Yuriy Sedykh, a two-time Olympic hammer throw champion whose 1986 world record still stands, has died. He was 66 years old at the time.
Sedykh died after a heart attack early Tuesday, according to the Russian track and field organization.
Sergei Bubka, World Athletics senior vice president and pole vault great, commented on Twitter, “Deeply regret the loss of Yuriy Sedykh.” “Yuriy was a buddy and a knowledgeable mentor to me.”
Sedykh won gold in the 1976 and 1980 Olympics, but due to a Soviet boycott, he was unable to compete in the 1984 Los Angeles Olympics. In 1988, he won a silver medal in the Seoul Olympics, and in 1991, he won the world title.

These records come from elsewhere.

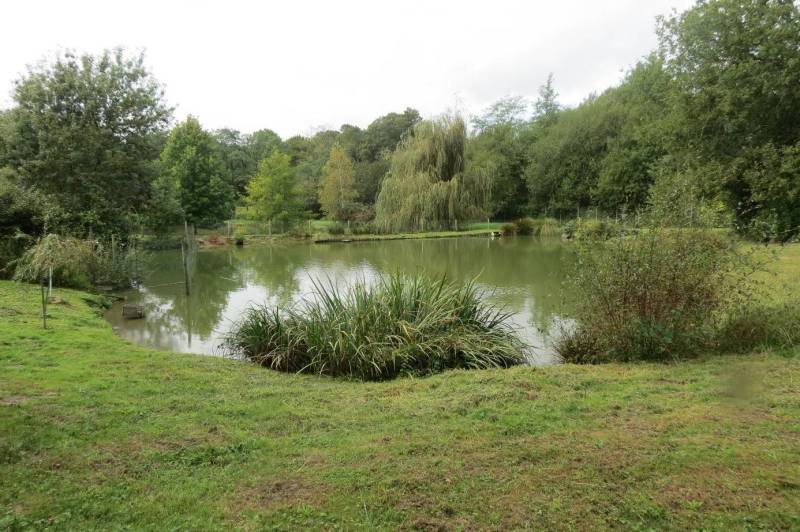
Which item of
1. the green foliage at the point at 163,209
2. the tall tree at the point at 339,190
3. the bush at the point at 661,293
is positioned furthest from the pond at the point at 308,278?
the tall tree at the point at 339,190

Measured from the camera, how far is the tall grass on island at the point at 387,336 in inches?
257

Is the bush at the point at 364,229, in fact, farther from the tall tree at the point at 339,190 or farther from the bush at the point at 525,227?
the bush at the point at 525,227

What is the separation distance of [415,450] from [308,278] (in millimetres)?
14452

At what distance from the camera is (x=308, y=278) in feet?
57.1

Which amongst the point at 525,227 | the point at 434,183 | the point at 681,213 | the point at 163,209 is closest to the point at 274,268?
the point at 163,209

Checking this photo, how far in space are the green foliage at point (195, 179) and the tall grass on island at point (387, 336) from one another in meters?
28.0

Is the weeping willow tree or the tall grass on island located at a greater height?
the weeping willow tree

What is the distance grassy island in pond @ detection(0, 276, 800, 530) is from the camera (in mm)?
2613

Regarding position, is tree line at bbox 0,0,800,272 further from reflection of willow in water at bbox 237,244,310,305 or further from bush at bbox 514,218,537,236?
bush at bbox 514,218,537,236

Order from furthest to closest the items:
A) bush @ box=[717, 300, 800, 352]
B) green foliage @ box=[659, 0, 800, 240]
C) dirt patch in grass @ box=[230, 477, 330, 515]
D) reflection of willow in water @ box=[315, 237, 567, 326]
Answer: green foliage @ box=[659, 0, 800, 240], reflection of willow in water @ box=[315, 237, 567, 326], bush @ box=[717, 300, 800, 352], dirt patch in grass @ box=[230, 477, 330, 515]

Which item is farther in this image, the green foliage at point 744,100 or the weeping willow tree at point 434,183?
the weeping willow tree at point 434,183

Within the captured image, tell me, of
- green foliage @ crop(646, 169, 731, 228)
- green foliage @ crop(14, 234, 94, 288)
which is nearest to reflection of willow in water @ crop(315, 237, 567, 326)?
green foliage @ crop(646, 169, 731, 228)

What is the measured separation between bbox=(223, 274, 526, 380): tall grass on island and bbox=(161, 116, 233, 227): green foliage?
91.8 ft

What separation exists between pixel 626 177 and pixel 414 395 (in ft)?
113
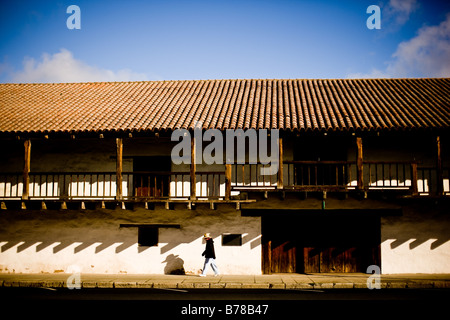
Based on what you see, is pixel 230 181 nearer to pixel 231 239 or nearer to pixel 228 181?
pixel 228 181

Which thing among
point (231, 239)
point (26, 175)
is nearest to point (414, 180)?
point (231, 239)

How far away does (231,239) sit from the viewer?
12.9 metres

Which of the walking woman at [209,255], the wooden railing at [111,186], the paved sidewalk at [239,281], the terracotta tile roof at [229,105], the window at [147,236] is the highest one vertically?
the terracotta tile roof at [229,105]

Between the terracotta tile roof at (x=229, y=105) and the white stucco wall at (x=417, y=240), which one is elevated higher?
the terracotta tile roof at (x=229, y=105)

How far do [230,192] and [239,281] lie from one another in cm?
276

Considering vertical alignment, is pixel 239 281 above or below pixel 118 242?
below

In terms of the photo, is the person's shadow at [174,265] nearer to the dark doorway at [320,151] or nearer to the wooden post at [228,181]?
the wooden post at [228,181]

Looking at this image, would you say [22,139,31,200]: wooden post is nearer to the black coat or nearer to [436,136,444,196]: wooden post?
the black coat

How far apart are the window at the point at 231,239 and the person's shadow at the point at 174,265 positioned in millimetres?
1627

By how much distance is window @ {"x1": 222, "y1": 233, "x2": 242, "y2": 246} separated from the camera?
12.9m

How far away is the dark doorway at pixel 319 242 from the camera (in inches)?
504
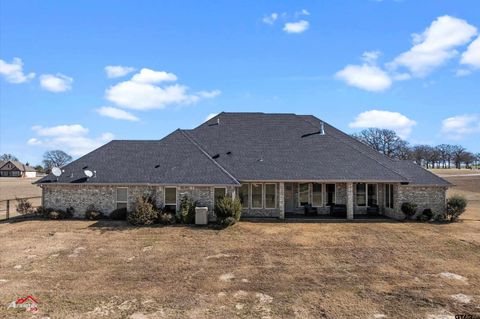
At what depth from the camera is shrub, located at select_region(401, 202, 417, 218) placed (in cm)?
2259

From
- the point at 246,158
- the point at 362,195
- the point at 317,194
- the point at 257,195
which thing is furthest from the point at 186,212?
the point at 362,195

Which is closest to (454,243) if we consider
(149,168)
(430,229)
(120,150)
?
(430,229)

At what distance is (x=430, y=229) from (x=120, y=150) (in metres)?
20.4

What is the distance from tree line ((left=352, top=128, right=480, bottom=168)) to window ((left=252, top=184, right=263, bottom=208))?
177 ft

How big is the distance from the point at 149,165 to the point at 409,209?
53.9 feet

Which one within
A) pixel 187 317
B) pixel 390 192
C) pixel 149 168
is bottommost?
pixel 187 317

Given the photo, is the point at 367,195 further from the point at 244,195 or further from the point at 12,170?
the point at 12,170

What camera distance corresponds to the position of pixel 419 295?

At the European Championships in Stuttgart, Germany, Sedykh set a world record of 86.74 meters, which he still holds. All 12 men’s hammer finalists at this year’s Tokyo Olympics were born after Sedykh set the world record.
Sedykh’s massive throw came at a time when track and field was beginning to understand the scope of performance-enhancing drug use.
In a book published this year, former Moscow anti-doping laboratory director Grigory Rodchenkov said that Sedykh was a “major steroid abuser” who benefitted from a Soviet cover-up. One of Sedykh’s samples, according to Rodchenkov, contained such high levels of the steroid stanozolol that it contaminated laboratory equipment.
Sedykh vehemently denied doping. Sedykh said athletes’ large throws in the 1980s were due to better coaching and the Soviet Union’s thorough talent scouting program in a 2015 interview with Russian daily Sport Express.
Sedykh worked as a physical education instructor in France after retiring. He was married to Natalya Lisovskaya, another Soviet world record winner in shot put. At the 2010 Youth Olympics, their daughter Alexia won hammer gold for France.